> GIVEN TEXT

To address these limitations, we propose the Residual-Distribution-based Spatiotemporal Data-Fusion Method (RDSFM). This method aims to distribute residuals more accurately across the sub-pixels of each band. is specifically designed to effectively reflect the degree of change in heterogeneous areas and in regions where land cover types have altered. RDSFM requires only one high resolution image and two high temporal resolution images to function optimally. This study lies in its potential to improve the precision of remote sensing data analysis by refining the spatial and temporal details captured in heterogeneous landscapes. This particularly valuable in ecological monitoring, urban planning, and agricultural management. Additionally, the RDSFM method could substantially contribute to the advancement of remote sensing technologies and methodologies, more sustainable management of natural resources.

Methods

To more accurately distribute residuals across each subpixel, this study introduces a weighting system based on multivariate relationships between images captured at times t1 and t2. This weighting is determined through the Iteratively Regularized Multivariate Alteration Detection (IR-MAD) method, which is designed detect changes in multivariate data collected at two temporal points from the same geographical area15. The custom code used in this study for the RDSFM is available at on personal webpage (https://homepage.ybu.edu.cn/jinyihua).

Estimate the residuals

The real changed values of coarse images between t1 and t2 can be written as follows:

$$\:\varDelta\:C\left({x}_{i},\:{y}_{i},\:b\right)={C}_{2}\left({x}_{i},\:{y}_{i},\:b\right)-{C}_{1}\left({x}_{i},\:{y}_{i},\:b\right)$$
(1)

where \(\:{C}_{1}({x}_{i},\:{y}_{i},\:b)\) is band b value of coarse pixel at location \(\:({x}_{i},\:{y}_{i})\) at t1, and \(\:{C}_{2}({x}_{i},\:{y}_{i},\:b)\) is band b value at t2.

[Spatial question records]
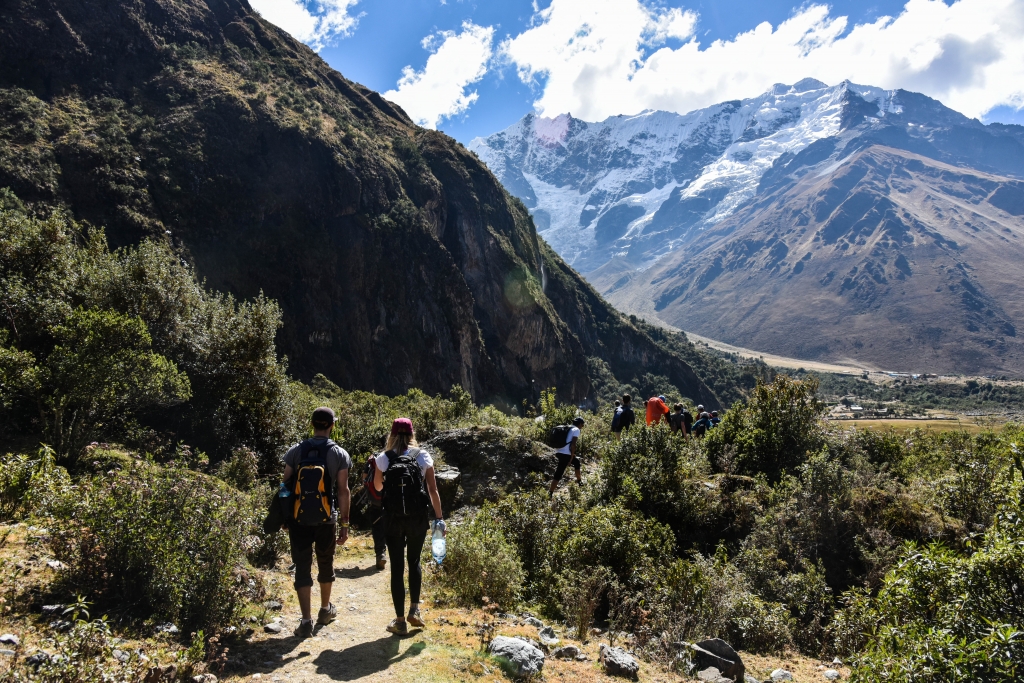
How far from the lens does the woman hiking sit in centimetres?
555

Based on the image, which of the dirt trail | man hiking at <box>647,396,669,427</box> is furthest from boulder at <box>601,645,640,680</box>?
man hiking at <box>647,396,669,427</box>

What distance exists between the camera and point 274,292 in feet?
174

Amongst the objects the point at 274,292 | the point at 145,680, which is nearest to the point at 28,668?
the point at 145,680

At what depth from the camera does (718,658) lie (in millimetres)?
5480

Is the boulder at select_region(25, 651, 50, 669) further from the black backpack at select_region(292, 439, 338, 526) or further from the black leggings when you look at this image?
the black leggings

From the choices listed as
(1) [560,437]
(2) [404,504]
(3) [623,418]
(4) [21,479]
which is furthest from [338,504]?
(3) [623,418]

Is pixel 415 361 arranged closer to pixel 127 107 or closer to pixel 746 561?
pixel 127 107

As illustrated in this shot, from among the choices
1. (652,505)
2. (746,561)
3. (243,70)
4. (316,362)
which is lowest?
(746,561)

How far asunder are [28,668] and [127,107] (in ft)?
212

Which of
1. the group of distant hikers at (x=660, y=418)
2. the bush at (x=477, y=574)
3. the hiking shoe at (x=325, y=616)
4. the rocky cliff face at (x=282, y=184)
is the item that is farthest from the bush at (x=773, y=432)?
the rocky cliff face at (x=282, y=184)

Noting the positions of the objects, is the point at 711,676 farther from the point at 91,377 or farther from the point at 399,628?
the point at 91,377

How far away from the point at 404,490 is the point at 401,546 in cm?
66

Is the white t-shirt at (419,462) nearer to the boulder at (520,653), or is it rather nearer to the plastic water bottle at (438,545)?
the plastic water bottle at (438,545)

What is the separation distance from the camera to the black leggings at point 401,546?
5.57 meters
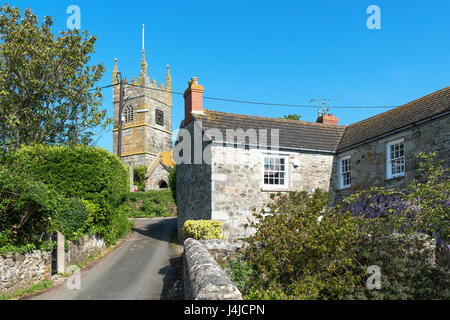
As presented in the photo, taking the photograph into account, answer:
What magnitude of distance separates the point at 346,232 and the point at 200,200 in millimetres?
9132

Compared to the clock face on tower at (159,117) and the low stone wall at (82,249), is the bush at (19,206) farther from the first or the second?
the clock face on tower at (159,117)

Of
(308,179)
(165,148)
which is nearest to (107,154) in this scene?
(308,179)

> REQUIRED TASKS
a: According to the passage on the RDSFM data-fusion method, which method determines the weighting used to distribute residuals across subpixels?
b: Extend the passage on the RDSFM data-fusion method, beginning right after its final sentence.

> PER-TASK OUTPUTS
a: The Iteratively Regularized Multivariate Alteration Detection (IR-MAD) method.

b:
In the context of a homogeneous landscape, the errors stemming from temporal changes can be characterized by the discrepancies between the actual values and \(\:{F}_{2}^{TP}\), the temporally predicted fine-resolution image at t2. Therefore, the predicted changes between \(\:{F}_{2}^{TP}\) and the actual fine-resolution image at t1 are as follows:

$$\:\varDelta\:F\left({x}_{i},\:{y}_{i},\:b\right)=\frac{1}{m}\sum\:_{j=1}^{m}{F}_{2}^{TP}({x}_{ij},\:{y}_{ij},\:b)-\frac{1}{m}\sum\:_{j=1}^{m}{F}_{1}({x}_{ij},\:{y}_{ij},\:b)$$
(2)

\(\:m\) is the number of fine pixels within one coarse pixel, and \(\:{F}_{2}^{TP}\)is the temporal predicted value of fine pixels at t2 using unmixing-based method.

Between the real changed values and the temporally predicted changed values, there are residuals. These residuals mainly are caused by spatial and temporal change, such as a land-cover type change and within-class variability across the image, and the pixel value changed by season23. Distributing residuals \(\:\text{R}\left({\text{x}}_{\text{i}},\:{\text{y}}_{\text{i}},\:\text{b}\right)\) to fine pixels within a coarse pixel is important to improve the accuracy of the predict fine pixel value at t2. The residual R of each band between the true changed values and the predicted changed values can be derived as follows:

$$\:R\left({x}_{i},\:{y}_{i},\:b\right)=\varDelta\:C\left({x}_{i},\:{y}_{i},\:b\right)-\varDelta\:F\left({x}_{i},\:{y}_{i},\:b\right)$$
(3)

Because different landscape types have similar reflectance at a particular time, it will be misclassified and generate errors in some cases. The important terms of residual distribution is understanding the variation of each bands. For more precisely distribute the residuals to subpixels, we introduce MAD-based weights, estimated by IR-MAD.

Estimate weights for residual distribution using IR-MAD

The IR-MAD method is adopted for multi-variate calculation, owing to its effectiveness, speed and fully automatic processing. For distributing the residuals to each subpixel more properly, this study introduced a weight based on multi-variates between the images at t1 and t2. It is estimated by iteratively regularized multi-variate alteration detection (IR-MAD), which detect changes in multi-variate data acquired at two points in time covering the same geographical region15.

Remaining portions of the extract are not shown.